**AIM OF THE TASK**
Copy out the entries below, substituting "metal belt buckle" for "silver belt buckle" wherever it occurs and leaving everything else unchanged.

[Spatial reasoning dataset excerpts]
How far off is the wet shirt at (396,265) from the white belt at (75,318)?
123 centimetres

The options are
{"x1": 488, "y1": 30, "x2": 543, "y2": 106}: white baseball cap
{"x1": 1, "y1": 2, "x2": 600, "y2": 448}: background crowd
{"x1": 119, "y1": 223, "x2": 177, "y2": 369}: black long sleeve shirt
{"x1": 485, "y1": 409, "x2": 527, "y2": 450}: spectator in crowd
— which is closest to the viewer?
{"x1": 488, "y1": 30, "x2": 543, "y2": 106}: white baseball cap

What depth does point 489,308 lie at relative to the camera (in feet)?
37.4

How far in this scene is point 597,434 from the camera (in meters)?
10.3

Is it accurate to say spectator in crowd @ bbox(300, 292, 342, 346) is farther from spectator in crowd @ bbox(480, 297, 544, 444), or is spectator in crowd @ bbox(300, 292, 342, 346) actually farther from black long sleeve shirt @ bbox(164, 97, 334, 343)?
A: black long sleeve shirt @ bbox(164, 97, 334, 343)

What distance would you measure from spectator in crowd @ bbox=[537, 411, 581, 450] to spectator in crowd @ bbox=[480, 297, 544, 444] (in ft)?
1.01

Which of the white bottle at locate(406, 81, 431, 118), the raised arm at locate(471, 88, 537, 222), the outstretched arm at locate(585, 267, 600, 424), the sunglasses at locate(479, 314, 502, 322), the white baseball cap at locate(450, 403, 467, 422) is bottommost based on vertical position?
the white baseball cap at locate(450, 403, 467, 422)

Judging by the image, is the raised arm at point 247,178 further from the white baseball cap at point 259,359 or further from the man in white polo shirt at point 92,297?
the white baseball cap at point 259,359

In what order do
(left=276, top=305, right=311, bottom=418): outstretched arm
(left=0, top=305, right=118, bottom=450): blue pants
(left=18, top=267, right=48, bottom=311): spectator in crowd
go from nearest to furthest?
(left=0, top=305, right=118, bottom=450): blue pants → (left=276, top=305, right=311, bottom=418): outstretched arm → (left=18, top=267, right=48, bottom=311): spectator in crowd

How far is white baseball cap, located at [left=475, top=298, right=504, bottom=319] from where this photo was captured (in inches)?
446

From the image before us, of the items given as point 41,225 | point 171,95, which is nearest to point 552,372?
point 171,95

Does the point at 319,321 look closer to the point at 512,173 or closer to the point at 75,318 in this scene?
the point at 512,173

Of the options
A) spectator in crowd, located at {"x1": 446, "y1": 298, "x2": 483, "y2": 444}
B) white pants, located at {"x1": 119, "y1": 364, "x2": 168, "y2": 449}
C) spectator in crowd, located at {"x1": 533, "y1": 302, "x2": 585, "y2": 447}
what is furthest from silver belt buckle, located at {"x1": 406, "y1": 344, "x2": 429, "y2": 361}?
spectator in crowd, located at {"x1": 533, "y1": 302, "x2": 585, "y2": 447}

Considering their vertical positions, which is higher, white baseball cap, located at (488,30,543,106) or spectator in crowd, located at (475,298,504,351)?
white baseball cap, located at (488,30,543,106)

**OUTPUT FOR THIS TASK**
How far off is the wet shirt at (396,265) from the white belt at (75,318)?
123 centimetres

The options are
{"x1": 488, "y1": 30, "x2": 543, "y2": 106}: white baseball cap
{"x1": 1, "y1": 2, "x2": 600, "y2": 448}: background crowd
{"x1": 119, "y1": 223, "x2": 177, "y2": 369}: black long sleeve shirt
{"x1": 485, "y1": 409, "x2": 527, "y2": 450}: spectator in crowd
— which is closest to the viewer?
{"x1": 488, "y1": 30, "x2": 543, "y2": 106}: white baseball cap

What depth does point 489,308 lie at relative to the camera (in feet)?
37.4

How far in this scene is point 597,434 from the camera (in meters)?
10.3

Is it accurate to say spectator in crowd @ bbox(300, 292, 342, 346) is farther from spectator in crowd @ bbox(480, 297, 544, 444), or is spectator in crowd @ bbox(300, 292, 342, 346) actually farther from black long sleeve shirt @ bbox(164, 97, 334, 343)?
A: black long sleeve shirt @ bbox(164, 97, 334, 343)

What distance would you measure from spectator in crowd @ bbox=[537, 411, 581, 450] to spectator in crowd @ bbox=[480, 297, 544, 444] (in ft)?
1.01

Which of the white bottle at locate(406, 81, 431, 118), the raised arm at locate(471, 88, 537, 222), the outstretched arm at locate(585, 267, 600, 424), the sunglasses at locate(479, 314, 502, 322), the white baseball cap at locate(450, 403, 467, 422) is bottommost based on vertical position?
the white baseball cap at locate(450, 403, 467, 422)

Judging by the image, is the raised arm at point 247,178 further from the white baseball cap at point 259,359 or further from the man in white polo shirt at point 92,297?
the white baseball cap at point 259,359

In what order do
(left=276, top=305, right=311, bottom=418): outstretched arm
(left=0, top=305, right=118, bottom=450): blue pants
(left=18, top=267, right=48, bottom=311): spectator in crowd
go from nearest to furthest?
(left=0, top=305, right=118, bottom=450): blue pants → (left=276, top=305, right=311, bottom=418): outstretched arm → (left=18, top=267, right=48, bottom=311): spectator in crowd

How far is white baseball cap, located at [left=475, top=298, right=504, bottom=319] from where this photo was captured (in inches)?
446

From the image before us, of the items given as point 41,225 | point 171,95, which is nearest to point 552,372?
point 171,95

Does the point at 319,321 look closer to the point at 512,173 or closer to the point at 75,318 in this scene?
the point at 512,173

Of the options
A) spectator in crowd, located at {"x1": 446, "y1": 298, "x2": 483, "y2": 444}
B) white pants, located at {"x1": 119, "y1": 364, "x2": 168, "y2": 449}
C) spectator in crowd, located at {"x1": 533, "y1": 302, "x2": 585, "y2": 447}
what is furthest from metal belt buckle, located at {"x1": 406, "y1": 344, "x2": 429, "y2": 361}?
spectator in crowd, located at {"x1": 533, "y1": 302, "x2": 585, "y2": 447}

Considering their vertical positions, which is higher, white baseball cap, located at (488,30,543,106) or spectator in crowd, located at (475,298,504,351)?
white baseball cap, located at (488,30,543,106)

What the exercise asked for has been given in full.